La scorsa settimana la Protezione civile ha inaugurato un nuovo tavolo che dovrà affrontare il problema dei disastri naturali anche dal punto di vista social. Una questione solo apparentemente marginale, perché questi strumenti sono sempre stati accusati di essere cassa di risonanza dell’allarmismo, ora il concetto viene ribaltato: bisogna sfruttarli per le calamità.
Al momento si è tenuto un solo incontro, sei giorni fa, nella sede del Dipartimento di Protezione Civile, a Roma, ma il gruppo di lavoro ha già due obiettivi: chiarire prima di tutto a sé stesso come incardinare i social media nelle proprie attività; creare delle linee guida nazionali sulla policy da tenere in caso di calamità e allarmi. La ragione è presto detta, basta dare un’occhiata ad un hashtag come #allertameteoLIG, uno degli hashtag più utilizzati per veicolare informazioni a proposito degli effetti del dissesto idrogeologico.
Tramite questi semplici strumenti di aggregazione, corrono più velocemente informazioni di vario genere, da quelle istituzionali ai servizi di pubblica utilità, giornalismo, commenti di privati cittadini. L’enorme mole di informazioni, però, lascia a margine la Protezione civile, che non ha una policy aggiornata sui social network e non ha neppure un account nazionale, ma solo quelli regionali.

--------

> _OBIETTIVO DEL COMPITO_
Prosegui l'articolo sul tavolo della Protezione civile dedicato ai social media, riprendendo subito dopo la sua ultima frase.

> _ESTRATTO DEI DATI_

--------

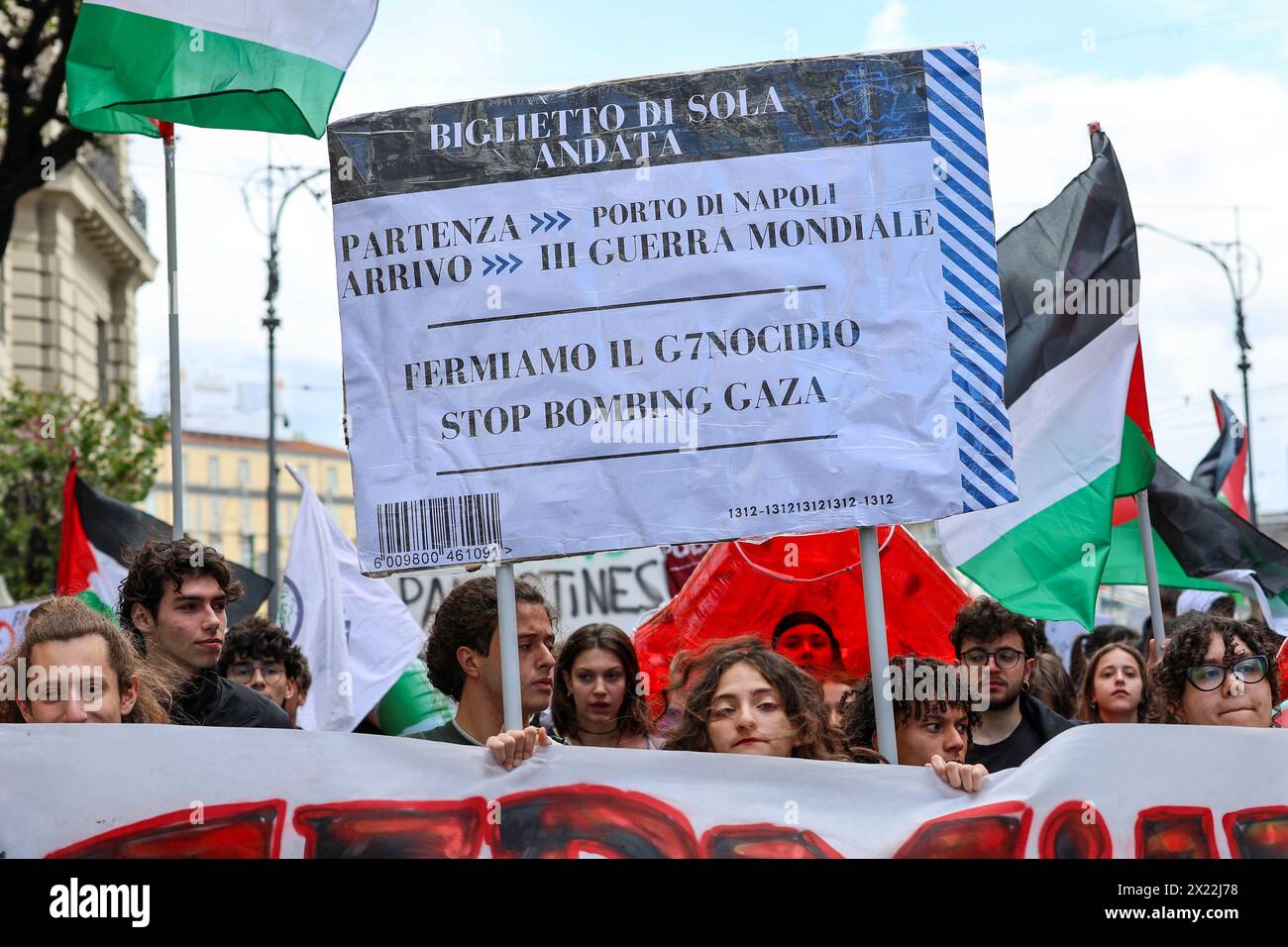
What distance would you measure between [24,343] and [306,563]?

--------

> _SOLUZIONE PROPOSTA_
17/11 ore 8.00#Genova #allertameteoLIG #allertameteoLIG
Sono iniziati rovesci anche intensi, non temporaleschi, nella parte centrale…— COMUNE DI GENOVA (@ComunediGenova) November 17, 2014
Il modello federale e la maratona di Boston
Lo ha ben spiegato Roberto Scano, invitato a questo tavolo, in un suo articolo: la protezione civile si sta organizzando per creare delle policy dal basso, un primo tentativo di mettere ordine:
Siamo il paese in cui ogni realtà locale si sviluppa la propria app per dare informazioni su meteo, emergenze, informazioni su traffico ecc. mentre è necessario definire dei protocolli su base nazionale (recependo ove disponibili standard internazionali) per consentire a chiunque di attingere a fonti di informazione primaria: non solo opendata “classico” con rilascio di archivi storici di informazioni, ma anche dati in tempo reale, via web services. Ad oggi invece vi è concorrenza pure tra PA per la gestione dei dati.
Alla Protezione Civile ne sono perfettamente consapevoli: il modello nostrano è federale, molto territoriale rispetto agli Stati Uniti, dove l’organizzazione centrale ha il potere di indicare il tipo di hashtag e altri strumenti di comunicazione da utilizzare. Tuttavia, il modello territoriale rispetta anche la vicinanza che una protezione civile ha rispetto a un problema di eventuale calamità o disastro, dunque bisogna trovare la giusta soluzione, fatta di intelligenza collettiva, di standard di comunicazione e anche di moderazione della nuvola di tweet e post su un dato argomento, che ad oggi il dipartimento non fa.
Poter intervenire nel trend con sapienza analitica e capacità di orientare la conversazioni verso informazioni di qualità è ormai uno dei doveri di una istituzione che lavora nell’emergenza.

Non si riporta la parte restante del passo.